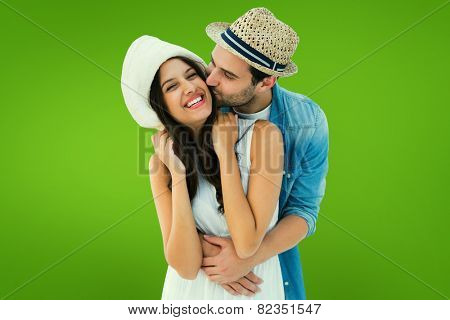 Happy hipster couple hugging and smiling against green vignette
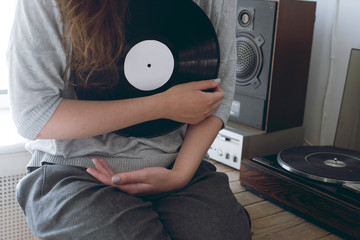girl with long hair keep the vinyl disk on hands.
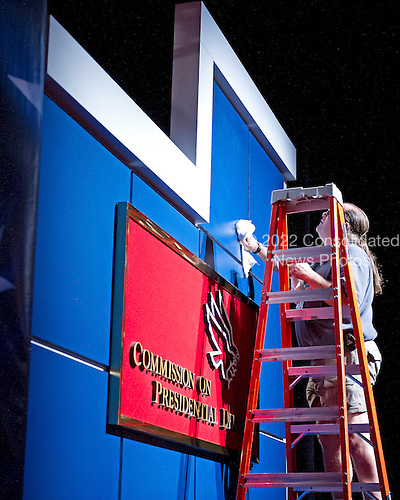 Unidentified worker cleans the wall prior to the First 2012 Presidential Debate at the University of Denver in Denver Colorado on Tuesday, October 2, 2012..Credit: Ron Sachs / CNP.(RESTRICTION: NO New York or New Jersey Newspapers or newspapers within a 75 mile radius of New York City)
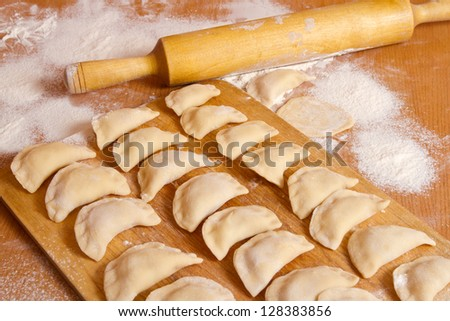 Fresh hand made dumplings ready to cooking - stock photo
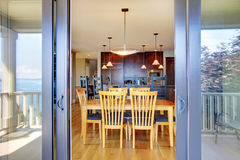 Dining room table through open balcony doors. Royalty Free Stock Photography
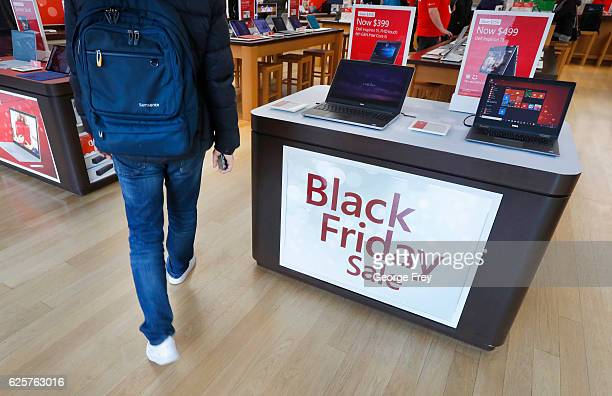 A shopper walks into the Microsoft Store at the City Creek Center looking for 'Black Friday' deals on November 25 2016 in Salt Lake City Utah The day...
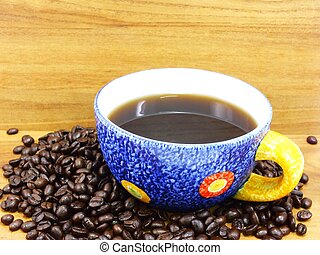 coffee cup on a wooden table dark background
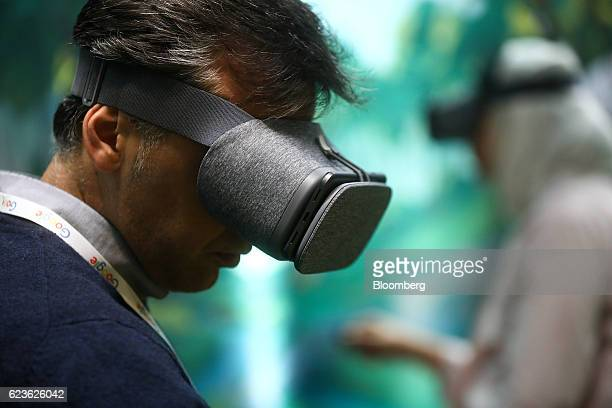 f60103a70b9 An attendee uses a Google Inc Daydream View virtual reality headset during  an event at Google s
##############################
■ What this task involves
Output only the lines running from the top of the data above to the line with "girl with long", inclusive, word for word and without pictures.

■ Completed exercise
 Happy hipster couple hugging and smiling against green vignette
girl with long hair keep the vinyl disk on hands.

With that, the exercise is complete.